- **Exercise objective**
Return the material exactly, first line through the line containing "NURO光マンションミニの注意点", and nothing more. Pictures stay out.

===============

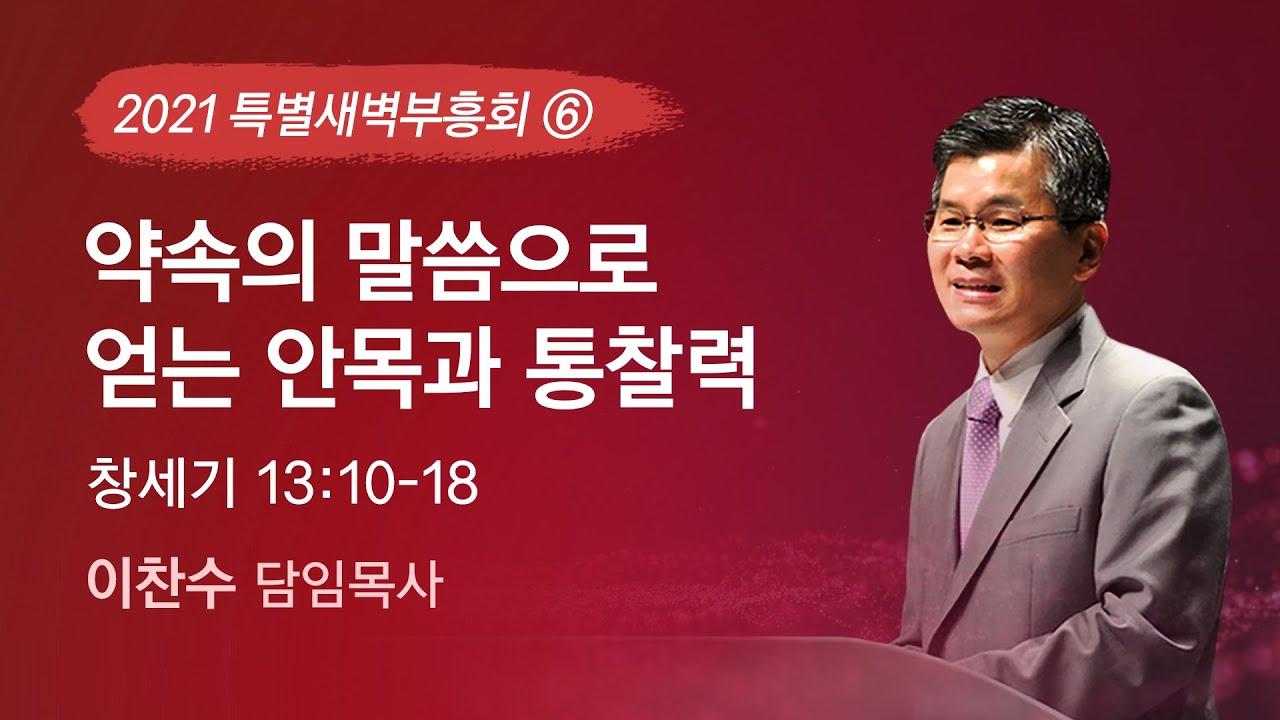 2021-10-09 | 약속의 말씀으로 얻는 안목과 통찰력 | 이찬수 목사 | 분당우리교회 특별새벽부흥회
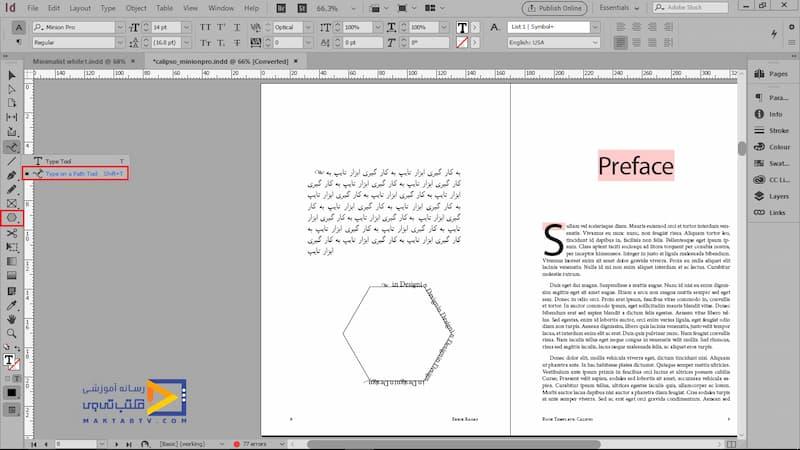 با استفاده از ابزار Type on a Path روی لبههای یک چندضلعی تایپ کنیم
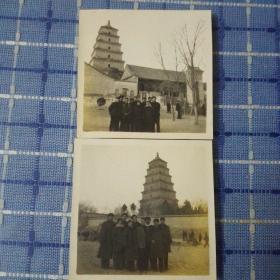 1957年西安大雁塔老照片两张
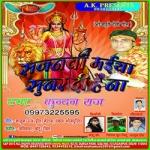 Sajanawa Maiya Sunar Dihen Na songs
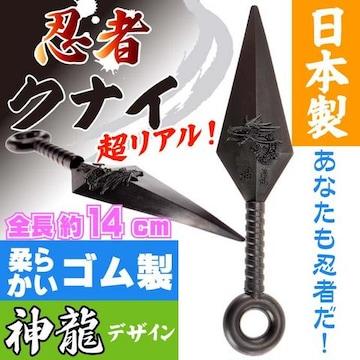 クナイ 小14cm ゴム製 日本製 くない ms124
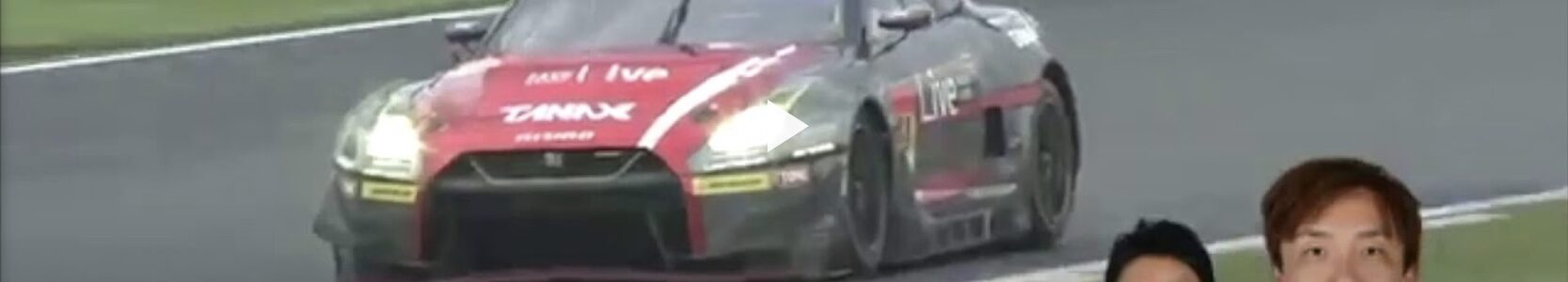 GAINERファン感謝祭限定 車載映像第②弾!2019SUPER  GT Rd.2 11号車!GAINER Introduction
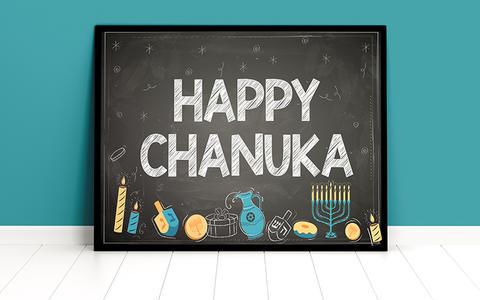 Happy Chanukah Chalkboard - 8.5x11, 5x7, 4x6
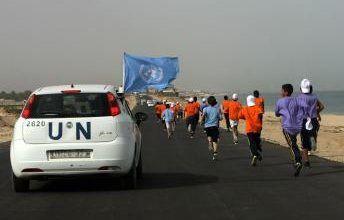 La ONU anula el maratón de Gaza tras prohibir Hamas a las mujeres participar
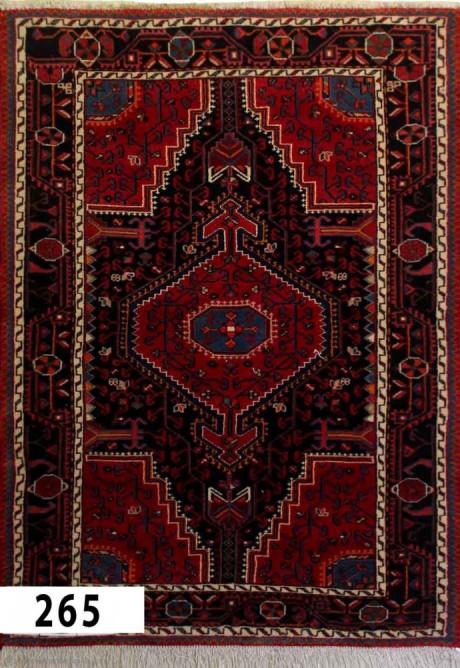 Hamadan (Antique)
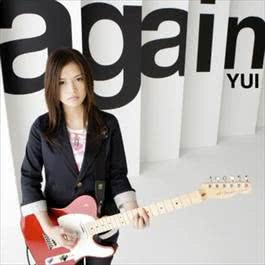Again 2017 Yoshioka Yui
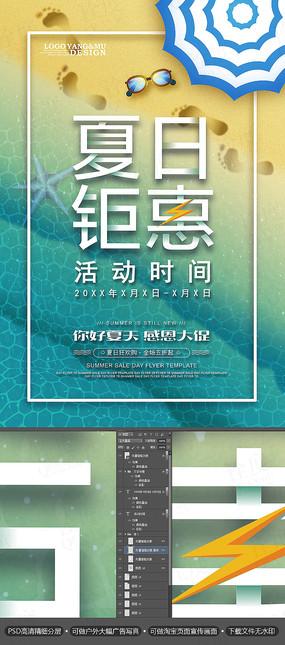 简约夏日钜惠促销夏季海报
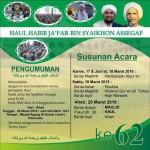 Jadwal Haul Habib Ja'far bin Syaikhon Assegaf Pasuruan 2016
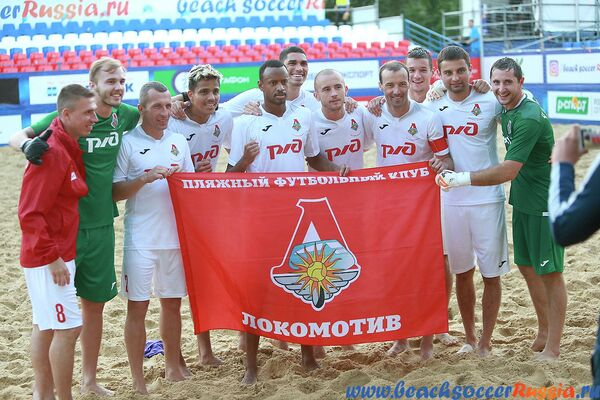 Игроки МФК Локомотив (Москва)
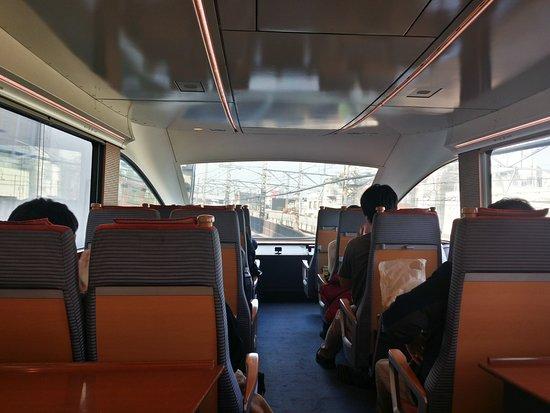 日本關東地方: 小田急浪漫特快 - 第一節車廂
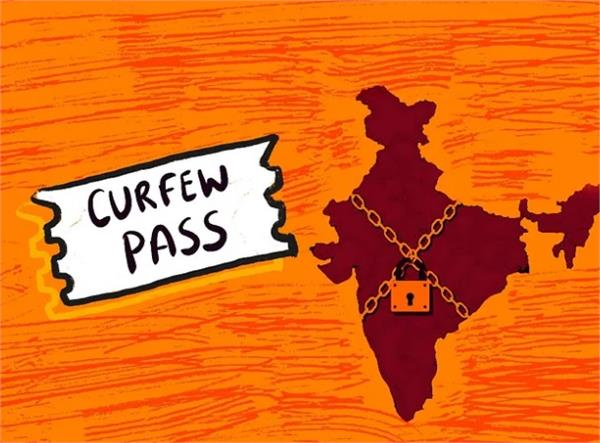 government should issue curfew pass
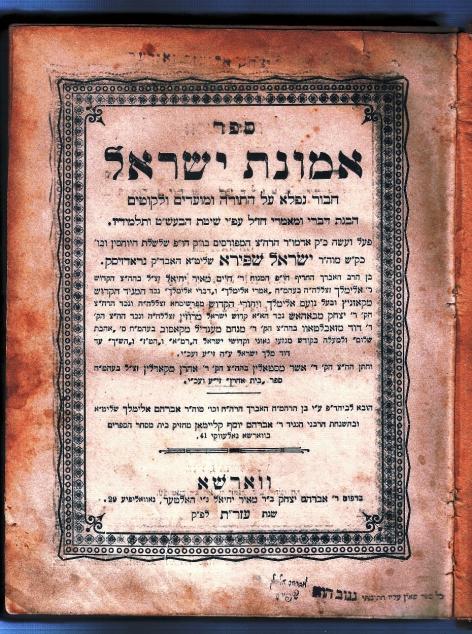 שער ספר אמונת ישראל 1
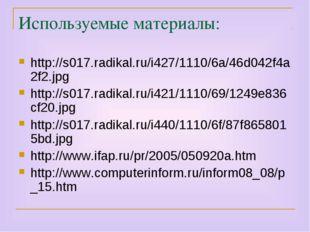 Используемые материалы: http://s017.radikal.ru/i427/1110/6a/46d042f4a2f2.jpg
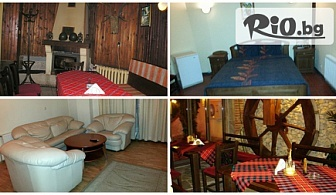 Почивка в Хисаря! Нощувка със закуска и вечеря + БЕЗПЛАТНО настаняване на дете до 12год, от Ресторант-хотел Цезар***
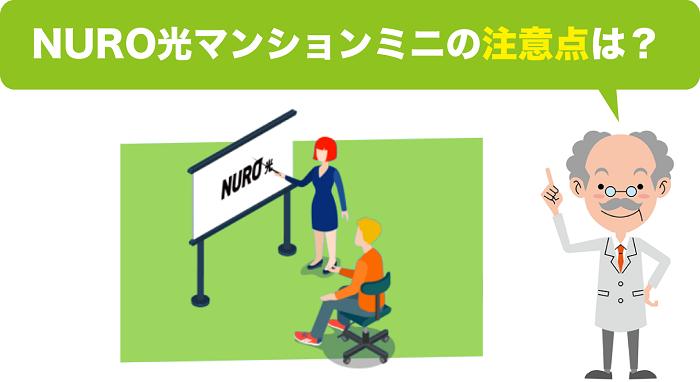 NURO光マンションミニの注意点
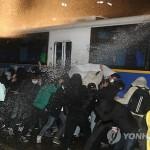 В Сеуле произошли столкновения между демонстрантами и полицией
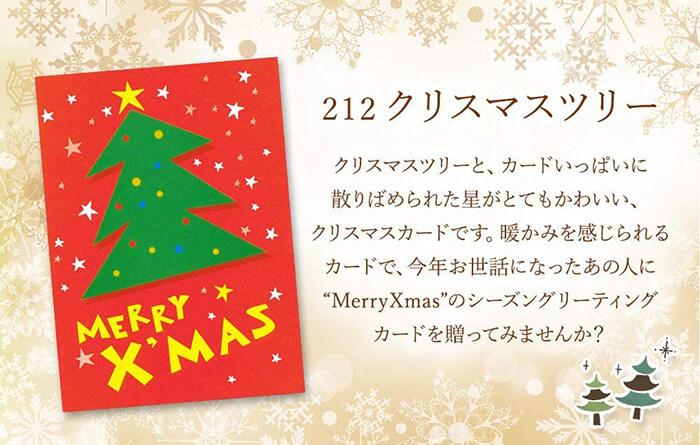 電報台紙:212「クリスマスツリー」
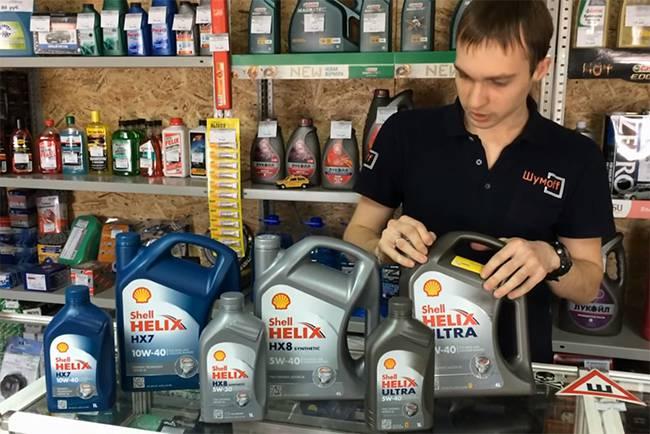 разнообразие выбора масла Shell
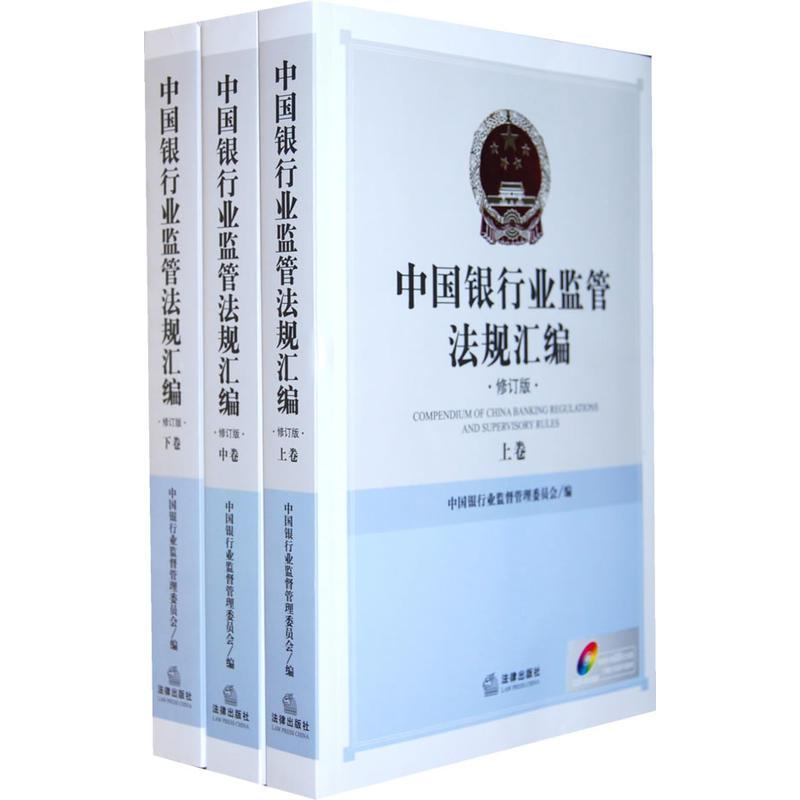 Standing reference book of bestselling books of China banking regulatory regulations (top, middle and bottom of the Revised Edition)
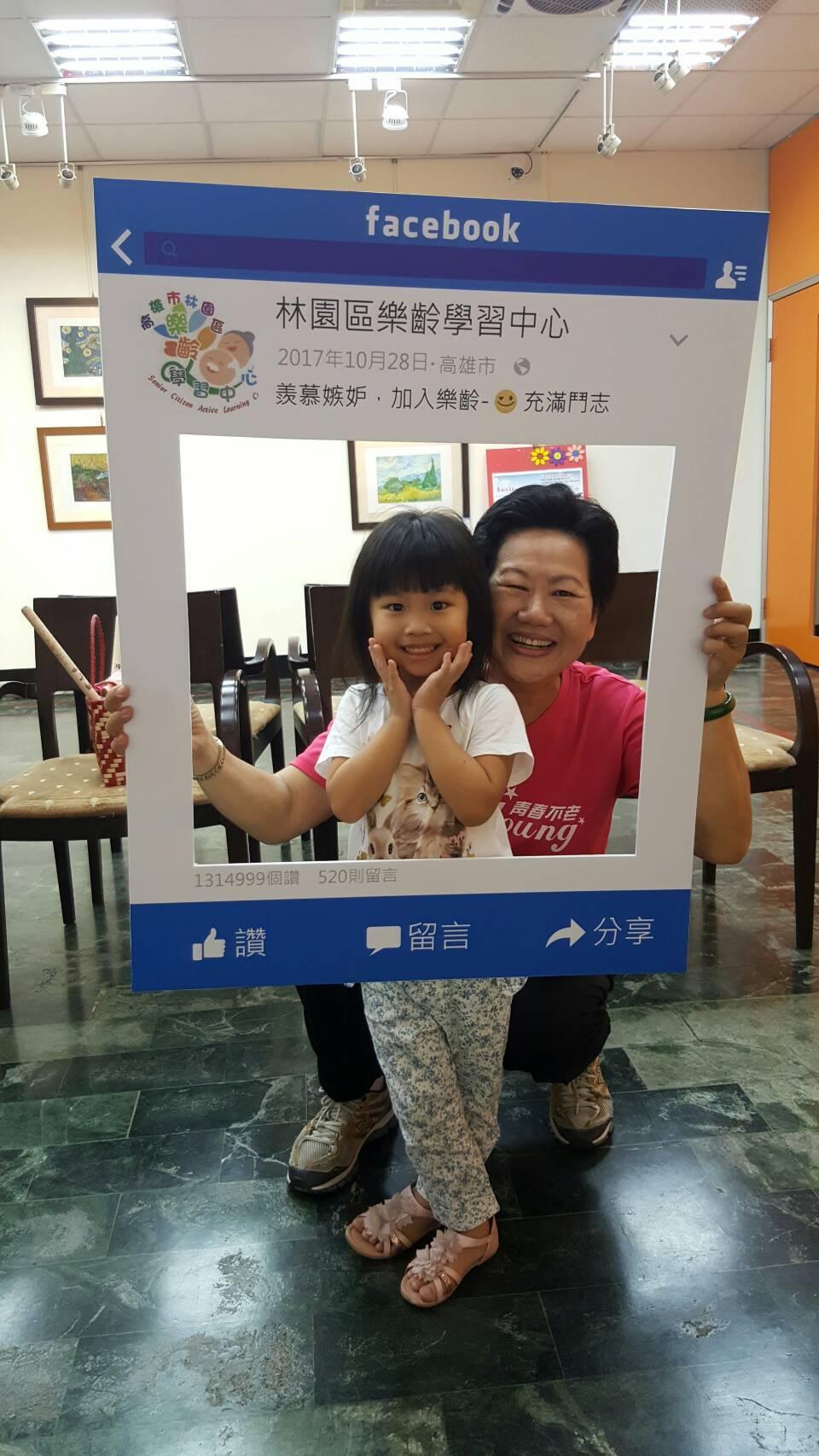 現場也規劃「祖孫打卡」拍照抽獎,增進祖孫間情感。記者劉星君/翻攝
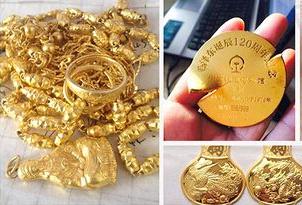 荆州黄金回收金条金币回收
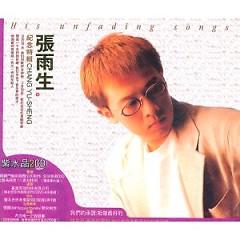 Album 纪念特辑/ Đĩa Kỉ Niệm (CD2) - Trương Vũ Sinh
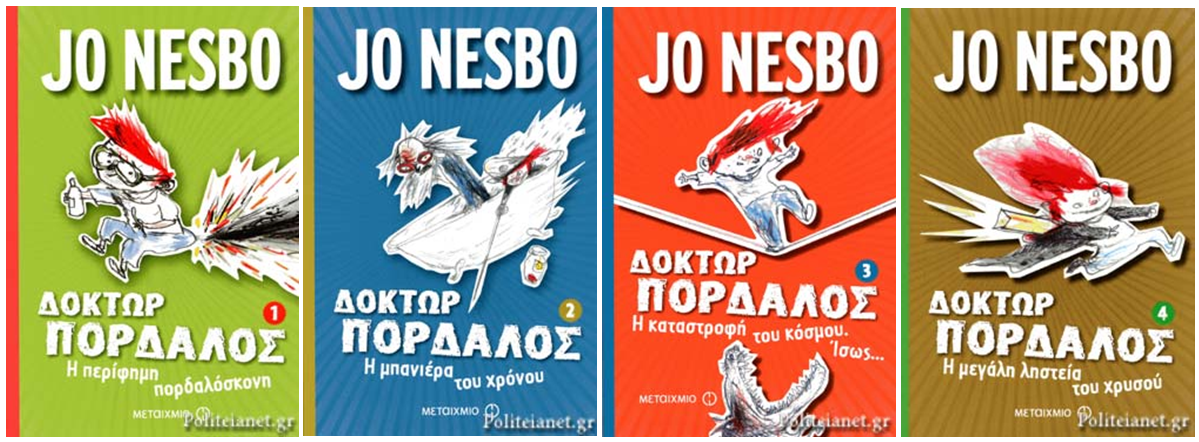 doktor proktor _ nesbo jo Δόκτωρ Πορδαλός 4 βιβλία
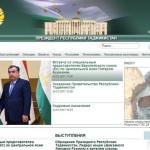 Prezident.tj — Президент Тч, Сайт Президента Таджикистана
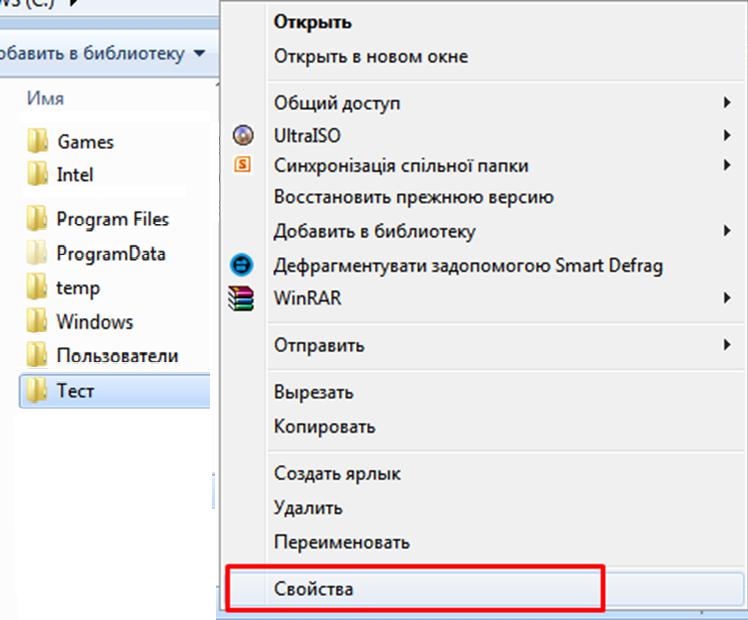 Как скрыть папку в Windows. Контекстное меню папки.
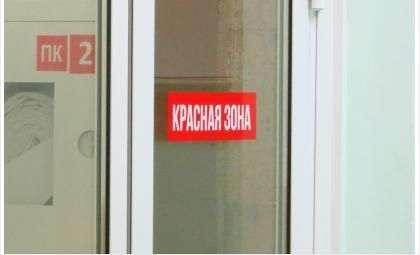 В красной зоне в ковид-госпитале в Бердске 14 человек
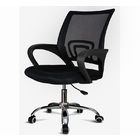Ascend Ergonomic Office Chair (Black)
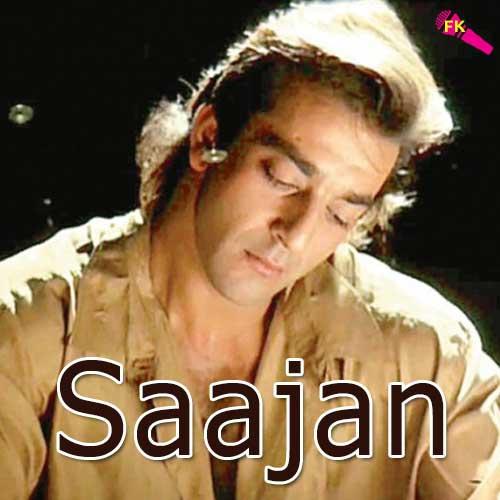 Download Title Song Of Bepanah By Rahul Jain: Bahut Pyar Male Free Karaoke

===============

- **Response for this exercise**
 2021-10-09 | 약속의 말씀으로 얻는 안목과 통찰력 | 이찬수 목사 | 분당우리교회 특별새벽부흥회
 با استفاده از ابزار Type on a Path روی لبههای یک چندضلعی تایپ کنیم
 1957年西安大雁塔老照片两张
 Sajanawa Maiya Sunar Dihen Na songs
 クナイ 小14cm ゴム製 日本製 くない ms124
 GAINERファン感謝祭限定 車載映像第②弾!2019SUPER  GT Rd.2 11号車!GAINER Introduction
 Happy Chanukah Chalkboard - 8.5x11, 5x7, 4x6
 La ONU anula el maratón de Gaza tras prohibir Hamas a las mujeres participar
 Hamadan (Antique)
Again 2017 Yoshioka Yui
 简约夏日钜惠促销夏季海报
 Jadwal Haul Habib Ja'far bin Syaikhon Assegaf Pasuruan 2016
 Игроки МФК Локомотив (Москва)
 日本關東地方: 小田急浪漫特快 - 第一節車廂
 government should issue curfew pass
 שער ספר אמונת ישראל 1
 Используемые материалы: http://s017.radikal.ru/i427/1110/6a/46d042f4a2f2.jpg
 Почивка в Хисаря! Нощувка със закуска и вечеря + БЕЗПЛАТНО настаняване на дете до 12год, от Ресторант-хотел Цезар***
 NURO光マンションミニの注意点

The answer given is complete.